* [To be done]: Rewrite everything from "Among the objects" down to "3. the white blouse at [458,292]", switching "neck" to "throat" and leaving the rest unchanged.
** begin The data **
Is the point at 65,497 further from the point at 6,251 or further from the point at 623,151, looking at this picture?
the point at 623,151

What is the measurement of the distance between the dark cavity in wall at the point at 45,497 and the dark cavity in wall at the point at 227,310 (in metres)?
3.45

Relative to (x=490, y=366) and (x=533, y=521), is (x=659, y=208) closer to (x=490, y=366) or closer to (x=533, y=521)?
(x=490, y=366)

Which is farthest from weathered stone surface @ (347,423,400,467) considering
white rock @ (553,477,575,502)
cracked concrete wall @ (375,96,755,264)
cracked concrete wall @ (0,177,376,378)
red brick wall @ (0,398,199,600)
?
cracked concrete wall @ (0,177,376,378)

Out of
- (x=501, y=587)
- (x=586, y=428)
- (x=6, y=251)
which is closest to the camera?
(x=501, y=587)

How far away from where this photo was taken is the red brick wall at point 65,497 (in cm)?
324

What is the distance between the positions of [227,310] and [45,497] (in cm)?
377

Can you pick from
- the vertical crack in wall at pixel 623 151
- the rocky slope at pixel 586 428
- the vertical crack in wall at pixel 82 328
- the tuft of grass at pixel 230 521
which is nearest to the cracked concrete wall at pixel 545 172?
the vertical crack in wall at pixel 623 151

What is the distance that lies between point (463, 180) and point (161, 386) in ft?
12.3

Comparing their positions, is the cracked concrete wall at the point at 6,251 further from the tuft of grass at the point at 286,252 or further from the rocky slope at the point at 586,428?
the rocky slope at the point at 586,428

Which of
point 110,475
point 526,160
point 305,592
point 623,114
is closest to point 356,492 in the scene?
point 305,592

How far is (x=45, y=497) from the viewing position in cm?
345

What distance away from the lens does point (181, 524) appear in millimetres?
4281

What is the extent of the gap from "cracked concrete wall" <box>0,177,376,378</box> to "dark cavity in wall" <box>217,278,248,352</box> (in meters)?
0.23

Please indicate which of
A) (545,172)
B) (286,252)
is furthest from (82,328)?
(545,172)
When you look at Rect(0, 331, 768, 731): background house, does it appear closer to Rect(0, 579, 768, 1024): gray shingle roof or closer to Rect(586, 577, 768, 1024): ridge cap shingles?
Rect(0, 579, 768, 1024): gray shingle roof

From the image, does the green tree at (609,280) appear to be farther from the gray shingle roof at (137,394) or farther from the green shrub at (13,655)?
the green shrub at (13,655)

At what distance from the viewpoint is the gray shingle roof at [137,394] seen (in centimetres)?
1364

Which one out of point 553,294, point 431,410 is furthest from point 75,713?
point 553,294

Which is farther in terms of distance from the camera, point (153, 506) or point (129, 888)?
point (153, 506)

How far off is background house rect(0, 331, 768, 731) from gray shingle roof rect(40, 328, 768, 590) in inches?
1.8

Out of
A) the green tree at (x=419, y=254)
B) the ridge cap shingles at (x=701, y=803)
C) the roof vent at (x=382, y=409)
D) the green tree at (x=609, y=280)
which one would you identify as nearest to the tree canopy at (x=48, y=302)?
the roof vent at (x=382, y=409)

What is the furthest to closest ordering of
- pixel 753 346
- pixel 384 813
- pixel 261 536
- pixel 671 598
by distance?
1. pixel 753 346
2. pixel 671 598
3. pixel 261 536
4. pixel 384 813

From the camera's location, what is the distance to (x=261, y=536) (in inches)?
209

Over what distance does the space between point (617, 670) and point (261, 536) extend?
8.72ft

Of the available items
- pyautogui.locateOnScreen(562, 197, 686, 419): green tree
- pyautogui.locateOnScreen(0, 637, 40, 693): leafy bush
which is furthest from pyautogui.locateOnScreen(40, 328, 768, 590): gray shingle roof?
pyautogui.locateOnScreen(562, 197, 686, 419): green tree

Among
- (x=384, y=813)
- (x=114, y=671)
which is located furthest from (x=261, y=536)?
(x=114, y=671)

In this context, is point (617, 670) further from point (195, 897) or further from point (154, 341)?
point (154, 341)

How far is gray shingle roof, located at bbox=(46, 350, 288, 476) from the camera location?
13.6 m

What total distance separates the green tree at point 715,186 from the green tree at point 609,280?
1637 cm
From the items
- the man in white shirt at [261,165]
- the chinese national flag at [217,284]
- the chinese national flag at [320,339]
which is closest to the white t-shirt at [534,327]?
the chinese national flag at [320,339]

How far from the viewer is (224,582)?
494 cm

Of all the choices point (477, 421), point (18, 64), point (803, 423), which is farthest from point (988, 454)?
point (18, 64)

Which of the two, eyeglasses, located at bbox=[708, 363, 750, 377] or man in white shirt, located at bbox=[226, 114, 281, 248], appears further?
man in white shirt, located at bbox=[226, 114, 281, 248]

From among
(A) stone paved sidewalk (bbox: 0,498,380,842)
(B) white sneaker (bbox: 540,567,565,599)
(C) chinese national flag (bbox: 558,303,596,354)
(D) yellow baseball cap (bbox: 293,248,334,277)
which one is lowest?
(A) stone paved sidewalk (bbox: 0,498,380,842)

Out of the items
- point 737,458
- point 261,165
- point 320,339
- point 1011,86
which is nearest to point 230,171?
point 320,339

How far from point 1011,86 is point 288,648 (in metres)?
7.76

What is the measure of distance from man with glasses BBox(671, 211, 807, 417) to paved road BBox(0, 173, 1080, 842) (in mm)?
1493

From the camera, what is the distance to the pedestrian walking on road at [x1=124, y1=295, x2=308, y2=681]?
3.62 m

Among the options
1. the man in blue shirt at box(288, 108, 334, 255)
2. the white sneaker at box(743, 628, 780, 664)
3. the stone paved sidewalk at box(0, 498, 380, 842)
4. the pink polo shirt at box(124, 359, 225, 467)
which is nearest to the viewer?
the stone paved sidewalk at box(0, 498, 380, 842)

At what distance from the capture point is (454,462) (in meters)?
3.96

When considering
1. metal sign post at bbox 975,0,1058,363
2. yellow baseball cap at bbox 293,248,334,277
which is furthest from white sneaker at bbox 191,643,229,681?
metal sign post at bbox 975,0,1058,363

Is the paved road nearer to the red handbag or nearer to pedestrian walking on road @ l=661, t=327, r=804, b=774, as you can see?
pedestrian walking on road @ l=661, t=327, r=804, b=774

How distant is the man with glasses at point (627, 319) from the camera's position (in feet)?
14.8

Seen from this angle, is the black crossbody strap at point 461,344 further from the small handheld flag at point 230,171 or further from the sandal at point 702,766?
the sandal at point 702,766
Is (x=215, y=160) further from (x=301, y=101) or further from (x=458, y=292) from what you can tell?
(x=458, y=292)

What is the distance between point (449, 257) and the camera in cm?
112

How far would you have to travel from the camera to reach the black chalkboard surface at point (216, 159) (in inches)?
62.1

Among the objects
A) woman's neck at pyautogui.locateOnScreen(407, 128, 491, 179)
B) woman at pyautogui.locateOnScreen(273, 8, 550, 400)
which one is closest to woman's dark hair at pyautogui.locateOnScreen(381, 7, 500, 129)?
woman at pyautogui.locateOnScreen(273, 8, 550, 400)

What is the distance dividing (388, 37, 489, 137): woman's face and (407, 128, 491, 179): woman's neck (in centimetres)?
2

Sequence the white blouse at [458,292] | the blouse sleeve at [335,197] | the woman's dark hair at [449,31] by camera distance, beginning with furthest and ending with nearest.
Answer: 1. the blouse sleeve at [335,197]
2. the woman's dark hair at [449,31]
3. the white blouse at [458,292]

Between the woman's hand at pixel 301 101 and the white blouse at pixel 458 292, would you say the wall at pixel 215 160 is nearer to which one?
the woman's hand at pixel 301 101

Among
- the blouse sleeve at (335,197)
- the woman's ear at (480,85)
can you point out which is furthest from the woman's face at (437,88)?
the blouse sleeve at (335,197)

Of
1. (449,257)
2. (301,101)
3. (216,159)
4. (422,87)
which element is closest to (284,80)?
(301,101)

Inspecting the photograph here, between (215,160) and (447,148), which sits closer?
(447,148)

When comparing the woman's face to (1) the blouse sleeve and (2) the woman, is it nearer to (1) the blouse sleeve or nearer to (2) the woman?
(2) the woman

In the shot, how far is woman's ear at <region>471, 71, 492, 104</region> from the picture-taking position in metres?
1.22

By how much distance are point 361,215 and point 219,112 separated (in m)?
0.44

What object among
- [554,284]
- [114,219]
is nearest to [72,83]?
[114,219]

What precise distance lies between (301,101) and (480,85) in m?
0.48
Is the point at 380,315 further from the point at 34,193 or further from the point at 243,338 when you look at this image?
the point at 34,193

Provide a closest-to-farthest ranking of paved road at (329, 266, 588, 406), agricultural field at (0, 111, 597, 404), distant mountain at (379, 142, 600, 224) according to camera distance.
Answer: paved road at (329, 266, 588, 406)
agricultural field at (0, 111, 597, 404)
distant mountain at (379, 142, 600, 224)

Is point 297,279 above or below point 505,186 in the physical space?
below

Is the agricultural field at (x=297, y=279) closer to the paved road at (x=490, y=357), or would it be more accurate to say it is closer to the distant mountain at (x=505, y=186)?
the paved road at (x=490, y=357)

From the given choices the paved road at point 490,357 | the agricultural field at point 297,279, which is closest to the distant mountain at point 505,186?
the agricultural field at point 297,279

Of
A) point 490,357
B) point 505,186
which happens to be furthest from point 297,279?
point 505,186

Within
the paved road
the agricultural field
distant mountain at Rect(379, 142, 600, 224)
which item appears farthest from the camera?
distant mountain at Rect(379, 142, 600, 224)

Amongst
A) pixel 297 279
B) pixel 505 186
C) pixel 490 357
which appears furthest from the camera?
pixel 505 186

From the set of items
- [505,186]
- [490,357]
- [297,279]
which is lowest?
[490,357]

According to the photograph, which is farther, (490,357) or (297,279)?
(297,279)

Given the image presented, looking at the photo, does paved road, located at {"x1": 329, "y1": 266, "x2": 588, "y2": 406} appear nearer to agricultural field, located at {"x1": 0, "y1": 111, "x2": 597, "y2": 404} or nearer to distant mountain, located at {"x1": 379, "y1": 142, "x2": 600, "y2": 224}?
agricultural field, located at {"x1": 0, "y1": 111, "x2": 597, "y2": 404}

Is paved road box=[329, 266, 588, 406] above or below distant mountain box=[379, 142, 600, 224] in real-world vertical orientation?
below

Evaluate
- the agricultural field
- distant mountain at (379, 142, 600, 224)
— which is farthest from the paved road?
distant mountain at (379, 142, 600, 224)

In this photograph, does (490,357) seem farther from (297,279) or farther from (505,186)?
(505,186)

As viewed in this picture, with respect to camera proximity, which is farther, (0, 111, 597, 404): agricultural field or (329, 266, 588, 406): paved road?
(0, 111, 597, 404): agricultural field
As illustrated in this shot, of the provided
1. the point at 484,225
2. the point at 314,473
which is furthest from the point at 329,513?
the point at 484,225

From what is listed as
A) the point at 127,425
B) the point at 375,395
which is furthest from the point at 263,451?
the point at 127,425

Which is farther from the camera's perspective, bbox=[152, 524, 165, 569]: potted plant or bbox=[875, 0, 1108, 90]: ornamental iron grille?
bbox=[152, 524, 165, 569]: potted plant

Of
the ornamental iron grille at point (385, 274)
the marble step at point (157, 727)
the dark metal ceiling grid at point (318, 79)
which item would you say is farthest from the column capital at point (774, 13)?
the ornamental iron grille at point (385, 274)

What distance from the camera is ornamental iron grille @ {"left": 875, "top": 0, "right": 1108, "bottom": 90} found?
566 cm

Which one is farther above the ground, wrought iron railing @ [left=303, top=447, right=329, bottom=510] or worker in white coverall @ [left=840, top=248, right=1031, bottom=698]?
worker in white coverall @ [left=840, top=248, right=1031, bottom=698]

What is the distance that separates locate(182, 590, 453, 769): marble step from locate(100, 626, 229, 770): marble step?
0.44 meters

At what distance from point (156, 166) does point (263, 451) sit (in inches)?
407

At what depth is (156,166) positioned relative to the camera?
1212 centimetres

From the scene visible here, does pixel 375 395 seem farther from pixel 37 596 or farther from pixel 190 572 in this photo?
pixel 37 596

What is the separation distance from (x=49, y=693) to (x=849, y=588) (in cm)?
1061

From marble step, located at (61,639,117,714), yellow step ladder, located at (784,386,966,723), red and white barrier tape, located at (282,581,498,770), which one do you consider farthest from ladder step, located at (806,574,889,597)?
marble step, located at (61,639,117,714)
** end The data **
* [Exercise answer]:
Among the objects
A) woman's throat at pyautogui.locateOnScreen(407, 128, 491, 179)
B) woman at pyautogui.locateOnScreen(273, 8, 550, 400)
which one is closest to woman's dark hair at pyautogui.locateOnScreen(381, 7, 500, 129)?
woman at pyautogui.locateOnScreen(273, 8, 550, 400)

What is the distance dividing (388, 37, 489, 137): woman's face and (407, 128, 491, 179): woman's throat (in centimetres)?
2

Sequence the white blouse at [458,292] | the blouse sleeve at [335,197] | the woman's dark hair at [449,31] by camera distance, beginning with furthest and ending with nearest.
Answer: 1. the blouse sleeve at [335,197]
2. the woman's dark hair at [449,31]
3. the white blouse at [458,292]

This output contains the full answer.